The sopapillas are south-american pastries, also made, sold and enjoyed in Mexico. A sopapilla, also spelled sopaipillas or sopaipas, could be described as a fried puffed round or triangular donut; they can can be made sprinkled with sugar or served without it. The term is applied to three similar pastries, one typical of central Chile, others in southern Chile and Argentina, the other in New Mexico and Texas in the United States. The recipe shown here is how the dessert is made mostly in Mexico.
Important: as you make your sopapillas it is important to first make them all, shaping all your dough pastries before starting to fry them, as the deep frying process will require all your attention to avoid any bad surprises using hot oil.

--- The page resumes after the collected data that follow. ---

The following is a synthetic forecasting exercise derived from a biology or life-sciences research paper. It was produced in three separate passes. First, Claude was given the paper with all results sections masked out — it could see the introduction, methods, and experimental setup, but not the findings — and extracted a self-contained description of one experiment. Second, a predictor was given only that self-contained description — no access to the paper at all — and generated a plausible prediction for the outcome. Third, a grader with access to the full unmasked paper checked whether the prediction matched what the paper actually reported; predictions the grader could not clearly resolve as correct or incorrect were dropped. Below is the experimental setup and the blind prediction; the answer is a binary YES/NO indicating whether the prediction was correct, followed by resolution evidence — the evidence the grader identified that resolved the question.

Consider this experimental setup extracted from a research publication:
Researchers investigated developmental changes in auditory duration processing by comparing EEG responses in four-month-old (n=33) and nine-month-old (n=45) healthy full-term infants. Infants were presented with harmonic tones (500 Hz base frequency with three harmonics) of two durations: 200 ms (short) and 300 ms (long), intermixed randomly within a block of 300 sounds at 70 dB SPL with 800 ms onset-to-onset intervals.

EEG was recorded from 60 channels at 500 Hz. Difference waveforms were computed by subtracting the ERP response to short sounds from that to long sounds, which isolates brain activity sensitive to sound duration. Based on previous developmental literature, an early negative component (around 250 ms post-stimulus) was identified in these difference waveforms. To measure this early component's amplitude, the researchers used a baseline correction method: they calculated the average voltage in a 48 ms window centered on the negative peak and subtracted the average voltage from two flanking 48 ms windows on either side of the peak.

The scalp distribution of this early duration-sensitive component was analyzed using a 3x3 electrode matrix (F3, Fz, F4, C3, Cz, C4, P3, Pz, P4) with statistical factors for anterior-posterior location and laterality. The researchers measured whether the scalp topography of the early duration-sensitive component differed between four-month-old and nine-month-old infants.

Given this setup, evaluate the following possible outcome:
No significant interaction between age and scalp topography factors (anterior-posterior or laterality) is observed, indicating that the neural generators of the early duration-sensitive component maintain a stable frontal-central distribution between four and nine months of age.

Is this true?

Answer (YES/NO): NO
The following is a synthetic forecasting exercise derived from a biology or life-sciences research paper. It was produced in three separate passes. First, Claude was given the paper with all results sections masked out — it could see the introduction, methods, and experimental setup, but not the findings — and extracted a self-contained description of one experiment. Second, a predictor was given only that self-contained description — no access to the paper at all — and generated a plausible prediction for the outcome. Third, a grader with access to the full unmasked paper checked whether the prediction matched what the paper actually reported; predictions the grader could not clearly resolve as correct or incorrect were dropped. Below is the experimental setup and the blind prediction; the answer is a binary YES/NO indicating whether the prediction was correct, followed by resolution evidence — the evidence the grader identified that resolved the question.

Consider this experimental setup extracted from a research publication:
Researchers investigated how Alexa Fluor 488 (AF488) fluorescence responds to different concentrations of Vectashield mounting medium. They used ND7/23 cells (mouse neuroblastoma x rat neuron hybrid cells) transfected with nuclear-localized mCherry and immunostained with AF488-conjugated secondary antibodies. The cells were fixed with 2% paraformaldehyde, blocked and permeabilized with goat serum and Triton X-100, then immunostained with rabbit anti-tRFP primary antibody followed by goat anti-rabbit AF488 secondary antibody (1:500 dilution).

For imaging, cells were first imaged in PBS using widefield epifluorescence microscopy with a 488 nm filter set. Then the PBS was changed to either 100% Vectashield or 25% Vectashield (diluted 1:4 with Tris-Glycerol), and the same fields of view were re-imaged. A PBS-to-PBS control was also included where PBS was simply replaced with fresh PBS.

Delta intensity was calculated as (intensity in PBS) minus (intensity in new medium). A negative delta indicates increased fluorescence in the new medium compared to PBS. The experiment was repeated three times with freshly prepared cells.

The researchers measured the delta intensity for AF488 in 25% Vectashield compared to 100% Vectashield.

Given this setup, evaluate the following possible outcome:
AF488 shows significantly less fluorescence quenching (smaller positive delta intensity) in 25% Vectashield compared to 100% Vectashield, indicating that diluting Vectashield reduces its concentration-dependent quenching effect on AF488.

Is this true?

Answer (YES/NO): NO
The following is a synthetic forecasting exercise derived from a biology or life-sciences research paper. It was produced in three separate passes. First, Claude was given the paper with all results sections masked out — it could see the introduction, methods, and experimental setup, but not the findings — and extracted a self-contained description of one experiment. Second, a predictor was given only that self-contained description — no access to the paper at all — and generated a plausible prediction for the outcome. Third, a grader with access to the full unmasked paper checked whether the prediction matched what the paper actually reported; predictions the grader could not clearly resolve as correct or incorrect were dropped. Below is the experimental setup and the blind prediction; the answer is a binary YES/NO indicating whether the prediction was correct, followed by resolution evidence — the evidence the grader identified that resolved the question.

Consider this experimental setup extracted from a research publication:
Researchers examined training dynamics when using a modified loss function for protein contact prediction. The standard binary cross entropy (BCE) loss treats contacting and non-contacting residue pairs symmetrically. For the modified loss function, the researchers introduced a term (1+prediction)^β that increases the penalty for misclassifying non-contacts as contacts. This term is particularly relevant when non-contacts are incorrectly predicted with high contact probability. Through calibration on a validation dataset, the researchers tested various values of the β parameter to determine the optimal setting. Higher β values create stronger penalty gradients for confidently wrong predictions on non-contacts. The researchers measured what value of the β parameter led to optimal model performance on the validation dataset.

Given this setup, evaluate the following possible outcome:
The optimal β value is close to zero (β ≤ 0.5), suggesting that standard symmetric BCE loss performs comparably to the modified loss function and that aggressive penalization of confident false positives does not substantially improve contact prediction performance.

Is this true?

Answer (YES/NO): NO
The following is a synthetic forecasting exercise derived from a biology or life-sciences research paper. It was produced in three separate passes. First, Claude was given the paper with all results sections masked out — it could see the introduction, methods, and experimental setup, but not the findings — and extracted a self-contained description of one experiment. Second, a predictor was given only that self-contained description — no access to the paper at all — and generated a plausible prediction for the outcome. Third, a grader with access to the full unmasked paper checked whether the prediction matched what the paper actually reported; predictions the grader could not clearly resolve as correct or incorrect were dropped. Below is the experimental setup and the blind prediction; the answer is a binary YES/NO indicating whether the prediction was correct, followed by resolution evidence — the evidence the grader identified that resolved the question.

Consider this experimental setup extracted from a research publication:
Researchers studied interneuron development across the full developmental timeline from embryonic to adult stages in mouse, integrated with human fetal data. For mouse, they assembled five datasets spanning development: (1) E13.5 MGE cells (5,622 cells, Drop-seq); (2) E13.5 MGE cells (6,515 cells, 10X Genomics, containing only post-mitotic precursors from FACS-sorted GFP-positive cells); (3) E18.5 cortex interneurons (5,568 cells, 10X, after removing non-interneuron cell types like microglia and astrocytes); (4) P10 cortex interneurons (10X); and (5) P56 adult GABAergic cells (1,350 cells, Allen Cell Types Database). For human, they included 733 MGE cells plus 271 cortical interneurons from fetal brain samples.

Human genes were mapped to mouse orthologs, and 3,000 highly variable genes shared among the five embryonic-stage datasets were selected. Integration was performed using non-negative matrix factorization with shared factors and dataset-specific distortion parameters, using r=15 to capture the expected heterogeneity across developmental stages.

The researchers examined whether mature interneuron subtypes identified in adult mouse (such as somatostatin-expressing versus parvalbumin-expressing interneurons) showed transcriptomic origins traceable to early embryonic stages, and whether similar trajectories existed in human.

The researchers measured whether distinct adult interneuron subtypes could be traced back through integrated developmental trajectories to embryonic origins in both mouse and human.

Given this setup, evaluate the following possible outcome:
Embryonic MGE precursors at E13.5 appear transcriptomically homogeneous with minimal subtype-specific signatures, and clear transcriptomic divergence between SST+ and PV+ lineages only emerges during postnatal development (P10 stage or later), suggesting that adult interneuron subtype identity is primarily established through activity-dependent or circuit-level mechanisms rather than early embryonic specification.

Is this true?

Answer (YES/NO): NO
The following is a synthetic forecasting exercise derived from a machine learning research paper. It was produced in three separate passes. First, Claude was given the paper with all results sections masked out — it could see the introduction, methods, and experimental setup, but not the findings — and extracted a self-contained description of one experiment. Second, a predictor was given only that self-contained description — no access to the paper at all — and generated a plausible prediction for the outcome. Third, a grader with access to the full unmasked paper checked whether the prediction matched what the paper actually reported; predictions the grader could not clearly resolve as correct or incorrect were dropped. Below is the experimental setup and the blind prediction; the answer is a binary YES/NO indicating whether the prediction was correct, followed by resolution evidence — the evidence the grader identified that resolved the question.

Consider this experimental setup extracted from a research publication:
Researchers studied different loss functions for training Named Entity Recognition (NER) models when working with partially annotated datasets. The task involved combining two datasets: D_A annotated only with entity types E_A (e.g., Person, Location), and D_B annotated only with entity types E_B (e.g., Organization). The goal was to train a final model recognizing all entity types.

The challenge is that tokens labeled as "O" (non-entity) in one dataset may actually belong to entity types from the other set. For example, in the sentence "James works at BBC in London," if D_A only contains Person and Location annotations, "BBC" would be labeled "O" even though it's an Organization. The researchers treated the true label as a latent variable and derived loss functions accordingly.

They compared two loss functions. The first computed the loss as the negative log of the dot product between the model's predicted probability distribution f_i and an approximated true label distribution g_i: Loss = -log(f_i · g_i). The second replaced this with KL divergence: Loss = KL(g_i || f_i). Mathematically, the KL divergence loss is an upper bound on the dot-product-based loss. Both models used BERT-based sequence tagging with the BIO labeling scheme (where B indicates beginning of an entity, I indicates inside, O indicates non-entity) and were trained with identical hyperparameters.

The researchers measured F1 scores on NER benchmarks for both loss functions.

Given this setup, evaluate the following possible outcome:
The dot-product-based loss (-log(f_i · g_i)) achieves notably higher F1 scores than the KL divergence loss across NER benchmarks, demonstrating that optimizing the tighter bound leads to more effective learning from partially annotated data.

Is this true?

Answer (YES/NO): NO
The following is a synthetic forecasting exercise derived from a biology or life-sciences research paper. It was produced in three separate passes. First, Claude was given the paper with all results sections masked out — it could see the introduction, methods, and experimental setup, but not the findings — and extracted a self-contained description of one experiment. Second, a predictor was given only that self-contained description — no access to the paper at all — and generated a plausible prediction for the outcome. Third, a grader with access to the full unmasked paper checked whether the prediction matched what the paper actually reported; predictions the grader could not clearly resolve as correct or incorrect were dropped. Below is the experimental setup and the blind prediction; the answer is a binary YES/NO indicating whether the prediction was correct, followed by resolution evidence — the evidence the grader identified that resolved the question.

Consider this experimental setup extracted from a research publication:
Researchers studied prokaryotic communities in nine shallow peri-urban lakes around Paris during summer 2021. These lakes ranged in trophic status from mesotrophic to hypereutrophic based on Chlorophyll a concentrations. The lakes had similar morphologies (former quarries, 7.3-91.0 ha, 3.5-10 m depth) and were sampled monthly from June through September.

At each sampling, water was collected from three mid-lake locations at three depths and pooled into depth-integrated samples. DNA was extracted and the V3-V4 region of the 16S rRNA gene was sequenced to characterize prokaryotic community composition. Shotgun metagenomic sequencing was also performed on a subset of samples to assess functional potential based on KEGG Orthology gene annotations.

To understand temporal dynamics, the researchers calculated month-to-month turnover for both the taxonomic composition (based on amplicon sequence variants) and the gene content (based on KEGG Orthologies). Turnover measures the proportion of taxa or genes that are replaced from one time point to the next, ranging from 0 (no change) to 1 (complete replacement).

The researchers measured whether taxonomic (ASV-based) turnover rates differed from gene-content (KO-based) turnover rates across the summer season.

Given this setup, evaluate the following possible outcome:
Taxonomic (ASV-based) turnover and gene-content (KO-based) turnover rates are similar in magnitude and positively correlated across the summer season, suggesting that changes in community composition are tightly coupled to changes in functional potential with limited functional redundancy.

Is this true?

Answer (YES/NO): NO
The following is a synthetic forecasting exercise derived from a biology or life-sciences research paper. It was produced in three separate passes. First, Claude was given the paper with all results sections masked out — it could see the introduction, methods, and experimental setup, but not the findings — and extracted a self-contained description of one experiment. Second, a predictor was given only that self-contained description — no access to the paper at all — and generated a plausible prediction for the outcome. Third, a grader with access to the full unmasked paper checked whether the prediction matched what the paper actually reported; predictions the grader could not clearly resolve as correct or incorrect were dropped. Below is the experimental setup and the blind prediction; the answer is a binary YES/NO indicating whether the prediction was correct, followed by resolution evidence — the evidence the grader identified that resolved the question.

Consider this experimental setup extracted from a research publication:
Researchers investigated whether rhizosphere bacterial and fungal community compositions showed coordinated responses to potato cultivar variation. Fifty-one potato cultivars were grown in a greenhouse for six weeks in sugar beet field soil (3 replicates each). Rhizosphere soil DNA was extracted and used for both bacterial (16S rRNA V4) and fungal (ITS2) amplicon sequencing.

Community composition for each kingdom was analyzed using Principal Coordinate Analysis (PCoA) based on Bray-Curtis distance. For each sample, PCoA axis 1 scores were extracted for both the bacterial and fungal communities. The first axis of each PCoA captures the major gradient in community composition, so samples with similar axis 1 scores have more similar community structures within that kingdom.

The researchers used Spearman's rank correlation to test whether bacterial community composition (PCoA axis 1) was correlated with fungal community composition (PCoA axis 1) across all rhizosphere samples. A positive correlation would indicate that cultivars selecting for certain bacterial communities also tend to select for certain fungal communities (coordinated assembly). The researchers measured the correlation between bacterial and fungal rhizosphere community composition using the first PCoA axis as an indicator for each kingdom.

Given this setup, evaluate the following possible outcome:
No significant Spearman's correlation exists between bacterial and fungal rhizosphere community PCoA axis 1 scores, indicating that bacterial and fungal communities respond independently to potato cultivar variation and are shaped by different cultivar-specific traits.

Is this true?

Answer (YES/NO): NO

* Mix all the ingredients, then thoroughly knead the dough; make into a big ball of dough and let it rest 30 minutes at room temperature; if you prefer using yeast you will have to wait 4-5 hours for the dough to rise.
* When ready, pick up your dough and start rolling flat your 3" in diameter sopapillas. Roll each individual sopapillas first. You see them mostly shaped as puffy circles but some make them as triangles; in New Mexico you will mostly see them as rectangles.
* Bring the oil to high heat setting, deep fry each individual sopapilla in the hot oil. The sopapillas will puff as they enter the oil; fry them until they become nice and golden, or about one minute each side.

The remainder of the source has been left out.